Les écologistes peuvent et doivent démontrer l’ineptie de leurs propositions de repli et de haine, déconstruire leur argumentaire présenté comme social lorsqu’il n’apporte en réalité aucune solution réelle aux urgences sociales, environnementales et démocratiques, rappeler la continuité historique de ce courant politique construit sur la xénophobie et dont le projet est un danger pour les droits et les libertés.
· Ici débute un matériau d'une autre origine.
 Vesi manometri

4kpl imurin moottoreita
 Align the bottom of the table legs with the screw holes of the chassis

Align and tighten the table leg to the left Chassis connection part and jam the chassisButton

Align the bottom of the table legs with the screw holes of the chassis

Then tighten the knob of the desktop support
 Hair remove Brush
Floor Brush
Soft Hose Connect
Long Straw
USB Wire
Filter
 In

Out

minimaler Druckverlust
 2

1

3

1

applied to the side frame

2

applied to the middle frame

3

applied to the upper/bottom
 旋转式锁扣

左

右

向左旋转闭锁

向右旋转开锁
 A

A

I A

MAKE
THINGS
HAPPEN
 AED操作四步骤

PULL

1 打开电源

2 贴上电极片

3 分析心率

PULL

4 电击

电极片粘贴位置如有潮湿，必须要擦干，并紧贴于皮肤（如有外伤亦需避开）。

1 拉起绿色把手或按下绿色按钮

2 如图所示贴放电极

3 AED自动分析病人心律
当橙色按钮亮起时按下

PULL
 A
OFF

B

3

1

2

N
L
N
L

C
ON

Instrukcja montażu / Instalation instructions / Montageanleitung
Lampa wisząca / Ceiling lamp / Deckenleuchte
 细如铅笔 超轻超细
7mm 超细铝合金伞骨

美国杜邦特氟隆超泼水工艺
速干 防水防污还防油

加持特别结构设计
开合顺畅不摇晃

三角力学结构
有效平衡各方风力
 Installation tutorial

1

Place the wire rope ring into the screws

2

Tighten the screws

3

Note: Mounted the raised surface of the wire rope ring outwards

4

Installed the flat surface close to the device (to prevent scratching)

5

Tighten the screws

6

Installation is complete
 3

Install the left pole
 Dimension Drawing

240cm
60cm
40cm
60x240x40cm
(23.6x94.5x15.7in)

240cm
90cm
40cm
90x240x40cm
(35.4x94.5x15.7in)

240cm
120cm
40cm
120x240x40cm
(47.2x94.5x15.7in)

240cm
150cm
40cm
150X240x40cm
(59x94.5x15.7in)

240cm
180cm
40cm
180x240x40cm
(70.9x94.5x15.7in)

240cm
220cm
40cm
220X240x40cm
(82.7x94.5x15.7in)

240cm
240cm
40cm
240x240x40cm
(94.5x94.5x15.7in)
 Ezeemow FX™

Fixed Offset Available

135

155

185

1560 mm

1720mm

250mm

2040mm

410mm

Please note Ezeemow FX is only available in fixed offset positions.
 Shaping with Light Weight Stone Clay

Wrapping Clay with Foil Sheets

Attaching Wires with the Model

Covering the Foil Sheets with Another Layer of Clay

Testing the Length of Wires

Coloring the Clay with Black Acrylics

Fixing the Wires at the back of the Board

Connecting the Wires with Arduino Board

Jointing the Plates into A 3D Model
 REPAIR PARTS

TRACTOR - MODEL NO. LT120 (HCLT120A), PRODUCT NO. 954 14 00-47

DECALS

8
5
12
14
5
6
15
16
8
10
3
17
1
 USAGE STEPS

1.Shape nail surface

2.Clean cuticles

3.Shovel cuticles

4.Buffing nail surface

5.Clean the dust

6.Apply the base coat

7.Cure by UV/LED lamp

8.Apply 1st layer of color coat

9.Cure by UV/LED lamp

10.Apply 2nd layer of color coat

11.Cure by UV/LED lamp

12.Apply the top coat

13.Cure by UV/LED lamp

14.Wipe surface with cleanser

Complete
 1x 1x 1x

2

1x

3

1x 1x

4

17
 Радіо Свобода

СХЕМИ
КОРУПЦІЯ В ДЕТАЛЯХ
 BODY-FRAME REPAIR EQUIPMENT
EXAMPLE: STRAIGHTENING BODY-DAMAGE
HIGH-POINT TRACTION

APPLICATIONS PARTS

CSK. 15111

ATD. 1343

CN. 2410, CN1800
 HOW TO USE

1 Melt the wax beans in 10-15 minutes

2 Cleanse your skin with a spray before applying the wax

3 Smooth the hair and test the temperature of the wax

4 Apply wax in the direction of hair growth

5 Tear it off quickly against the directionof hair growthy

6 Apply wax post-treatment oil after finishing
Notre rôle est de proposer un modèle de société abouti et convaincant à même d’emporter la bataille culturelle et d’opposer à cette vision rance d’une société repliée sur elle-même, violente et destructrice, celle d’un avenir garantissant l’habitabilité de la planète, la démocratie et la justice sociale.
Motion
Le Conseil Fédéral, réuni les 1 et 2 avril 2023 :
- acte la création d’une Commission de lutte contre l’extrême droite, conformément à la feuille de route adoptée dans le cadre du dernier congrès par le nouveau Bureau exécutif ;
- confie à cette nouvelle commission les principales responsabilités suivantes, en lien avec les instances pertinentes du mouvement (Conseil programmatique, commissions thématiques et groupes de travail, Bureau exécutif, élu·e·s, etc.) : rôle de cellule de veille sur les extrêmes droites en France et en Europe, proposition de méthodes de riposte rapide, recueils de témoignages permettant l’analyse de l’action de l’extrême droite dans les territoires et dans les institutions, travail de renforcement doctrinal et d’analyse électorale et sociologique en lien avec les intellectuel·le·s et le monde académique, veille et réflexion sur le rôle des médias, leurs responsabilités et leur déontologie, mise en place de cycles de formation et de campagnes au long court (pendant et en dehors des périodes électorales), accompagnement des militant·e·s dans les territoires, lien avec les autres organisations de lutte contre l’extrême droite afin de faciliter les communications et actions communes, travail avec d’autres partis politiques européens pour construire des actions et un discours communs ;
- demande au Bureau exécutif d’assurer dans les prochaines semaines le lancement effectif de cette commission : création d’outils dédiés, ajout de la mention de la commission sur le site internet d’EELV pour pouvoir s’y inscrire, envoi d’une newsletter dédiée pour inviter les adhérent·e·s et sympathisant·e·s à y adhérer, contact des personnes ayant rejoint cette année le groupe de travail de lutte contre l’extrême droite en ligne et relance des personnes l’ayant fait l’année dernière pour les informer de la création de la commission ;
- mandate le membre du Bureau exécutif délégué au projet et à la riposte et les Secrétaires nationaux adjoints en charge du suivi des commissions pour mettre en place un bureau provisoire, ce dernier ayant pour fonction de préparer une AG qui devra se tenir avant la fin de l’année et d’animer collégialement la commission dans les premiers mois pour qu’elle puisse commencer sans attendre ses travaux ;
- demande à la commission de travailler de manière prioritaire dans les prochains mois à la proposition d’actions et événements dans le cadre des Etats généraux de l’écologie, à l’organisation d’au moins un atelier aux JDE 2023, à la rédaction d’un tract-manifeste « L’écologie politique, meilleur rempart contre l’extrême droite », ainsi qu’à la préparation de sa feuille de route 2023-2024 et des modalités de désignation de son futur bureau.